| Work instructions |
a - In the passage on mutual exclusion algorithms, why can the token-ring algorithm need an unbounded number of messages per critical section entry? Answer in one to three sentences.
b - Using the passage on mutual exclusion algorithms, decide whether each statement agrees with it. Answer yes or no and quote the deciding words. (i) In the coordinator approach, a process leaving the critical section sends RELEASE. (ii) In the token-ring algorithm, a process that does not need the critical section holds the token until another process asks for it. (iii) In the Ricart–Agrawala algorithm, equal timestamps are resolved by process ID.
c - Reproduce word for word the part of the passage on mutual exclusion algorithms that runs from "Messages per CS entry: between" up to and including "by single token.".

| Passage shown |
========================================================================

One process is elected coordinator. To enter the CS a process sends a REQUEST to the coordinator; the coordinator replies GRANT if the CS is free, otherwise queues the request (or sends nothing/denied). On exit the process sends RELEASE, and the coordinator grants the CS to the next queued request.

Messages per CS entry: 3 (request, grant, release).
Pros: simple, fair (FIFO queue), few messages.
Cons: single point of failure (coordinator crash blocks everyone); coordinator is a performance bottleneck; cannot distinguish a dead coordinator from a busy CS.

2. Token-Ring Algorithm

Processes are arranged in a logical ring. A single token circulates around the ring. A process may enter the CS only when it holds the token; it keeps the token while in the CS and passes it to the next neighbour afterwards. If it does not need the CS, it forwards the token immediately.

Messages per CS entry: between 1 and ∞ (the token may circulate many times when no one wants the CS).
Pros: no starvation; safety guaranteed by single token.
Cons: lost token must be detected and regenerated; a crashed process breaks the ring and must be bypassed; latency to acquire CS can be high.

3. Ricart–Agrawala (Distributed) Algorithm

A fully distributed algorithm using Lamport timestamps. To enter the CS, a process sends a timestamped REQUEST to all $n-1$ other processes and waits for REPLY (OK) from every one. A receiver replies OK immediately if it is not interested or not in the CS; if it is in the CS it queues the request; if it also wants the CS, it compares timestamps and replies OK only if the requester's timestamp is smaller (ties broken by process ID), otherwise queues. On exit, the process sends OK to all queued requests.

========================================================================

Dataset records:
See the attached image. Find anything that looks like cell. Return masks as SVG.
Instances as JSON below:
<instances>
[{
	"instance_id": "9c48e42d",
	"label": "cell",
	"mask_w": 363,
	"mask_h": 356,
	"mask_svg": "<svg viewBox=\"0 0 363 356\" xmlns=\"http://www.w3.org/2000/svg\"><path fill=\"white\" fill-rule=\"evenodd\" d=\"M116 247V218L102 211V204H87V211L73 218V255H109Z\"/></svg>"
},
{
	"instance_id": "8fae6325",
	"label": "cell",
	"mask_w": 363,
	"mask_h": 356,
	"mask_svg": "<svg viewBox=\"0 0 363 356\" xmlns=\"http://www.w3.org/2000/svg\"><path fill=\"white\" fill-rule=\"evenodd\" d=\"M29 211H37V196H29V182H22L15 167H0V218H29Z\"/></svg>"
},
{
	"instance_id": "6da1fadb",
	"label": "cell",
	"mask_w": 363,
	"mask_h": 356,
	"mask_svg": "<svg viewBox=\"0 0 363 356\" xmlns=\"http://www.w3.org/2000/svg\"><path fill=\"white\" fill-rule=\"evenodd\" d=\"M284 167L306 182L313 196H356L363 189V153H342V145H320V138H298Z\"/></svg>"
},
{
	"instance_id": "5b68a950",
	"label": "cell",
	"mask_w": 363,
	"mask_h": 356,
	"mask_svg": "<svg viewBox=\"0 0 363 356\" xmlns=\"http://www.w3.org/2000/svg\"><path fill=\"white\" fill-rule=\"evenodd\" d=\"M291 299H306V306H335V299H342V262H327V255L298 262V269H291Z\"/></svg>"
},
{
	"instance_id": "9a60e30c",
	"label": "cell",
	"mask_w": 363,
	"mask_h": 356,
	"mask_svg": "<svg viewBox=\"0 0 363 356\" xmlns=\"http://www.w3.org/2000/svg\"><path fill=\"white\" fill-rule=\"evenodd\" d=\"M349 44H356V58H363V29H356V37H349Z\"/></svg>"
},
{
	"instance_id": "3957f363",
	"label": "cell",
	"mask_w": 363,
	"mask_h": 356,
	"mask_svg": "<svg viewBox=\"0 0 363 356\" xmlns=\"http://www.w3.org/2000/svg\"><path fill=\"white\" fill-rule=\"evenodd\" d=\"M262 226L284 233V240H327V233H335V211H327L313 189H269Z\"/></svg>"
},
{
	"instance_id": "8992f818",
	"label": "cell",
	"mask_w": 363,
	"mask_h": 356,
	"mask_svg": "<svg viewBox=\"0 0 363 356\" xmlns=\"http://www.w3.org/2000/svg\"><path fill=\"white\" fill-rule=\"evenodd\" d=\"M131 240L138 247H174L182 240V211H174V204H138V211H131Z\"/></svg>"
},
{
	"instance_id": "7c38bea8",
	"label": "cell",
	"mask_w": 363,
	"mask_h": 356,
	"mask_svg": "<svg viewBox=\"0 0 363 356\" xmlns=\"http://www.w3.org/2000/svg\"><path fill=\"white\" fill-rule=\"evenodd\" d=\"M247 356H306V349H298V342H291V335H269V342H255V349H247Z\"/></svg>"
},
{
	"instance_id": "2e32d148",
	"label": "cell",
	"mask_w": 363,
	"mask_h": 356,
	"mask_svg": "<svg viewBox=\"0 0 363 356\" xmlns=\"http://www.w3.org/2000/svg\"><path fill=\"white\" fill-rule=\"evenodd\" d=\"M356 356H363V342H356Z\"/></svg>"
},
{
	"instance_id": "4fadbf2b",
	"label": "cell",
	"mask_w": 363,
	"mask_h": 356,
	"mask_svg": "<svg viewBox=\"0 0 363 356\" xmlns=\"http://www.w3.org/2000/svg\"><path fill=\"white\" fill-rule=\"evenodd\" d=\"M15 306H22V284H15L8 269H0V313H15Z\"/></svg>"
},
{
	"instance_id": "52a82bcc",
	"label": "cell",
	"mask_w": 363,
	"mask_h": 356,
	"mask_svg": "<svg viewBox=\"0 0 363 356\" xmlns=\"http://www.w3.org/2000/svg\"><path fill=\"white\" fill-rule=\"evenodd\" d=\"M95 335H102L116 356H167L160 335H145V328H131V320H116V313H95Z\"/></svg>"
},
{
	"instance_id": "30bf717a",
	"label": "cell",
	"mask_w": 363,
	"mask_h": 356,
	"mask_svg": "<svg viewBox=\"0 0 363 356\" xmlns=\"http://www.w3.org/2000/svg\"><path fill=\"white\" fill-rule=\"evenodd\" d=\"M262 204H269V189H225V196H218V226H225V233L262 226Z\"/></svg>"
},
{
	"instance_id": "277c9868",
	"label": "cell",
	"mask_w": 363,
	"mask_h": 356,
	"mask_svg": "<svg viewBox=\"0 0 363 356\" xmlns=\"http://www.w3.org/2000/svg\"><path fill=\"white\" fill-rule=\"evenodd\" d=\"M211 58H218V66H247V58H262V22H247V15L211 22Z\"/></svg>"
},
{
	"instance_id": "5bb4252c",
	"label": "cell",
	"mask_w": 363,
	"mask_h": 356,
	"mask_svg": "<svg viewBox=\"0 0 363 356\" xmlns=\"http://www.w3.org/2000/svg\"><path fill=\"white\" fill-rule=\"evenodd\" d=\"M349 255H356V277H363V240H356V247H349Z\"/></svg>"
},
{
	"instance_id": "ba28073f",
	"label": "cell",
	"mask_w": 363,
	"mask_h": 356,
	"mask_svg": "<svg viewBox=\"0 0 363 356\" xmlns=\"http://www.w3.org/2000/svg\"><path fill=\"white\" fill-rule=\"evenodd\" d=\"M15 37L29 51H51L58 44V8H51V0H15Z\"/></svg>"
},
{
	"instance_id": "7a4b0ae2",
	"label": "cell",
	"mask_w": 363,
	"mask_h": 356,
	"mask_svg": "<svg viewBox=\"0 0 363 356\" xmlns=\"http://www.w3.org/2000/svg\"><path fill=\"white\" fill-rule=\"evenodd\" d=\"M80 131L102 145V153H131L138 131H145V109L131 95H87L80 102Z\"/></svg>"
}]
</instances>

========================================================================

| Results for the exercise |
a - The token may circulate around the ring many times when no process wants the critical section. Each pass of the token counts as a message, so the count per entry ranges from 1 to infinity.

b -
(i) Yes: "On exit the process sends RELEASE"
(ii) No: "If it does not need the CS, it forwards the token immediately."
(iii) Yes: "ties broken by process ID"

c -
Messages per CS entry: between 1 and ∞ (the token may circulate many times when no one wants the CS).
Pros: no starvation; safety guaranteed by single token.